**Extrait:**
1. M. B... a, aux termes d'un contrat à durée déterminée, été recruté par la chambre d'agriculture du Calvados à compter du 12 novembre 2013 en qualité d'agent de ... Il a poursuivi sa collaboration, à compter du 1er mars 2014, sous couvert d'un contrat à durée indéterminée régi par le statut du personnel administratif des chambres d'agriculture. Ce contrat de travail a fait l'objet d'un transfert à la chambre régionale d'agriculture de Normandie (CRAN) à la date du 1er juillet 2019. Par une décision du 12 novembre 2020, le président de la chambre régionale d'agriculture a révoqué M. B... pour motifs disciplinaires. Cette décision été annulée par un jugement du tribunal administratif de Caen du 17 septembre 2021. Après avoir réintégré l'intéressé, puis engagé une nouvelle procédure disciplinaire, le président de la chambre régionale d'agriculture de Normandie a de nouveau révoqué M. B... pour les mêmes motifs que précédemment, par une décision du 17 novembre 2021. L'intéressé a contesté cette décision devant le tribunal administratif de Caen. La chambre régionale d'agriculture fait appel du jugement du tribunal administratif du 11 avril 2023 en tant qu'il a annulé cette décision et lui a enjoint de procéder à un nouvel examen de la situation de M. B.... Ce dernier sollicite, par la voie de l'appel incident, la réformation du jugement attaqué en tant qu'il a rejeté le surplus de ses conclusions. Il demande à la cour de condamner la chambre régionale d'agriculture de Normandie à lui verser une somme globale de 35 110,84 euros en réparation des préjudices résultant de l'illégalité des décisions des 12 novembre 2020 et 17 novembre 2021.

Sur les conclusions principales relatives à la légalité de la décision du 17 novembre 2021 :

2. Aux termes de l'article 1er de la loi du 10 décembre 1952 relative à l'établissement obligatoire d'un statut du personnel administratif des chambres d'agriculture, des chambres de commerce et des chambres de métiers : " La situation du personnel administratif des chambres d'agriculture (...) de France est déterminée par un statut établi par des commissions paritaires (...) ". L'article 24 du statut des personnels administratifs des chambres d'agriculture dispose que : " Les mesures disciplinaires applicables aux agents titulaires peuvent être : A/ l'avertissement par écrit, B/ le blâme avec inscription au dossier, C/ la révocation. / Ces sanctions sont prononcées par le président de l'organisme employeur. / Toutefois, dans les deux derniers cas, les sanctions sont prononcées après avis de la commission paritaire compétente et après que l'agent ait été mis en mesure de prendre communication de son dossier et de connaître les faits reprochés. / L'agent est, sur sa demande, entendu par la commission paritaire compétente et peut se faire assister par un représentant du personnel ou par un délégué syndical appartenant à l'un des organismes visés à l'article 1er / Les représentants du personnel au sein de ladite commission doivent en ce cas être titulaires d'un emploi au moins égal à celui de l'intéressé ; les agents des organismes employeurs de la région considérée doivent en conséquence être invités à compléter leur représentation dans un délai maximum de quinze jours. / Les sanctions doivent être motivées et notifiées à l'agent par écrit ".

**Données:**

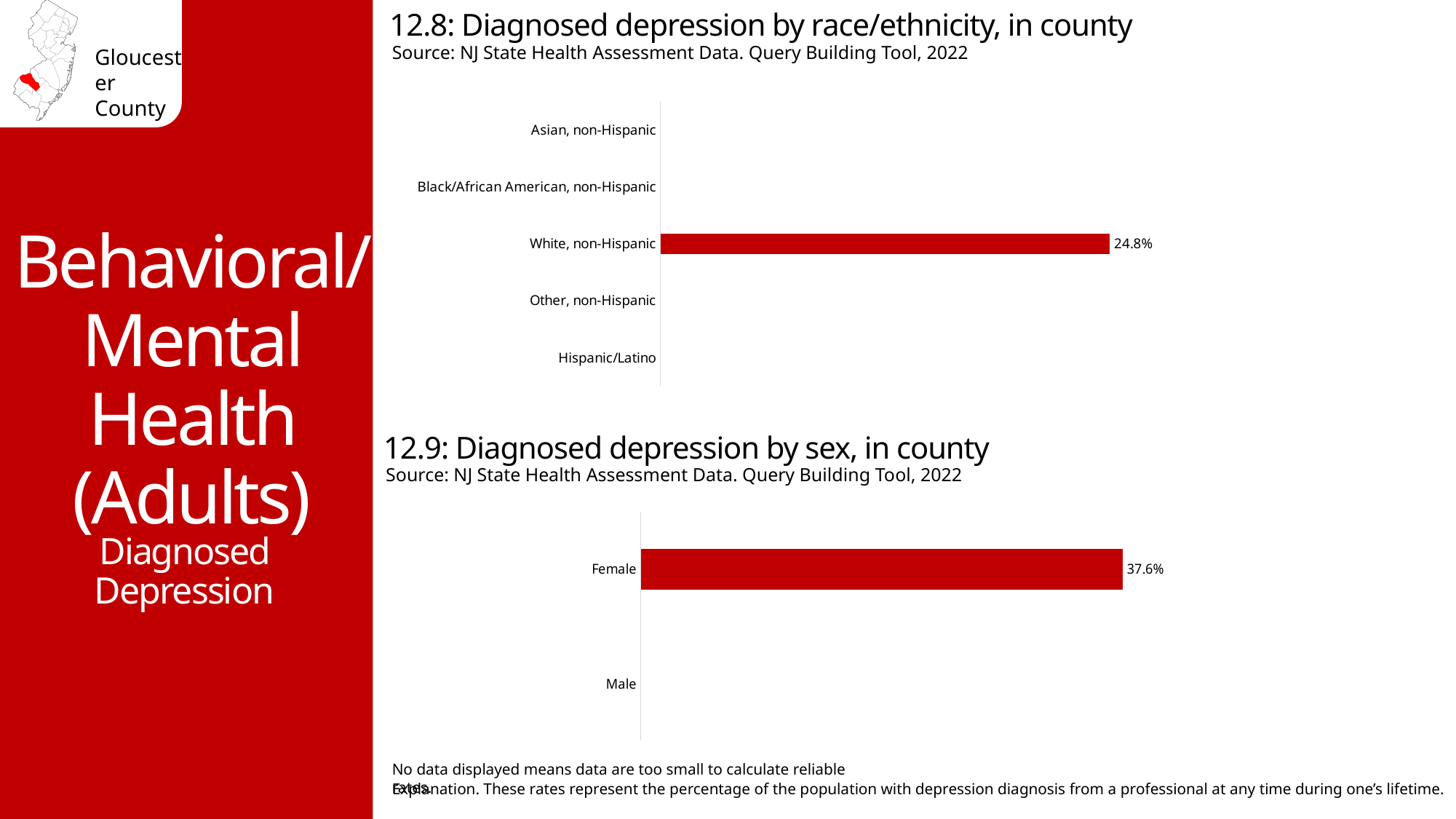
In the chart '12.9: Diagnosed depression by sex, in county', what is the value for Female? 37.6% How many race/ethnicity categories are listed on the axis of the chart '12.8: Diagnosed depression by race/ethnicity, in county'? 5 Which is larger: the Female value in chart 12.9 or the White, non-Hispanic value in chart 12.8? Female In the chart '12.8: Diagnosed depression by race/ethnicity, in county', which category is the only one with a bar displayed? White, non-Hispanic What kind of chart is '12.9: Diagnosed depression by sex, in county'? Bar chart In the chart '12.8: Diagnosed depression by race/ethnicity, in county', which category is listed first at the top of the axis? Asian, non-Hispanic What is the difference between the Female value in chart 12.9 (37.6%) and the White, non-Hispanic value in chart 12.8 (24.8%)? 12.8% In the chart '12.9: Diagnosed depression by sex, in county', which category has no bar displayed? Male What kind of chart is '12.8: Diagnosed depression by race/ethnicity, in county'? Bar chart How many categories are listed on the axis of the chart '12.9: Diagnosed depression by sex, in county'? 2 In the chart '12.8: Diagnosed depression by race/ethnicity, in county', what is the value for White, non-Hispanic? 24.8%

**Votre tâche:** Poursuivez l'extrait sur le litige disciplinaire entre M. B... et la chambre régionale d'agriculture de Normandie, en reprenant juste après sa dernière phrase. Les données n'interviennent en rien dans ce travail.

**Réponse:**
3. Par ailleurs, aux termes de l'article 4 de la loi du 31 décembre 1971 portant réforme de certaines professions judiciaires et juridiques : " Nul ne peut, s'il n'est avocat, assister ou représenter les parties, postuler et plaider devant les juridictions et les organismes juridictionnels ou disciplinaires de quelque nature que ce soit, sous réserve des dispositions régissant les avocats au Conseil d'Etat et à la Cour de cassation. / Les dispositions qui précèdent ne font pas obstacle à l'application des dispositions législatives ou réglementaires spéciales en vigueur à la date de publication de la présente loi (...) ". Aux termes de l'article 6 du même texte : " Les avocats peuvent assister et représenter autrui devant les administrations publiques, sous réserve des dispositions législatives et réglementaires (...) ".

4. Il résulte de ces dispositions que la circonstance qu'un agent administratif d'une chambre régionale d'agriculture peut, en vertu de l'article 24 du statut du personnel administratif des chambres d'agriculture, se faire assister devant le conseil de discipline par un représentant du personnel ou par un délégué syndical, ne fait pas obstacle à ce qu'il puisse également être représenté devant cette instance paritaire, pour assurer sa défense, par un avocat ainsi que le prévoit l'article 6 de la loi du 31 décembre 1971.

5. Il ressort des pièces du dossier que, par un courrier du 22 octobre 2021, le conseil de la chambre régionale d'agriculture de Normandie a informé l'avocate de M. B... qu'elle ne pourrait assister son client devant la commission paritaire chargée d'émettre un avis sur la sanction disciplinaire de révocation envisagée à son encontre. Il n'est pas soutenu que la présence de l'avocate de l'intéressé aurait été de nature à perturber le bon déroulement de la séance de la commission paritaire. Par suite, la chambre régionale d'agriculture a méconnu les dispositions précitées de l'article 6 de la loi du 31 décembre 1971. En dépit de la circonstance que M. B... a pu préparer cette réunion avec son avocate et était assisté au cours de la séance de la commission paritaire qui s'est tenue le 10 novembre 2021 par un délégué syndical de la chambre régionale d'agriculture de Normandie, l'intéressé a été privé d'une garantie substantielle de nature à entacher d'irrégularité la procédure ayant conduit à sa révocation. La chambre régionale d'agriculture de Normandie n'est dès lors pas fondée à soutenir qu'en prononçant l'annulation de la décision du 17 novembre 2021 à raison de ce motif, le tribunal administratif de Caen aurait fait une inexacte application de ces dispositions.

6. Il résulte de ce qui précède, que la chambre régionale d'agriculture de Normandie n'est pas fondée à soutenir que c'est à tort que, par le jugement attaqué, le tribunal administratif de Caen a annulé la décision du 17 novembre 2021 prononçant la révocation de M. B....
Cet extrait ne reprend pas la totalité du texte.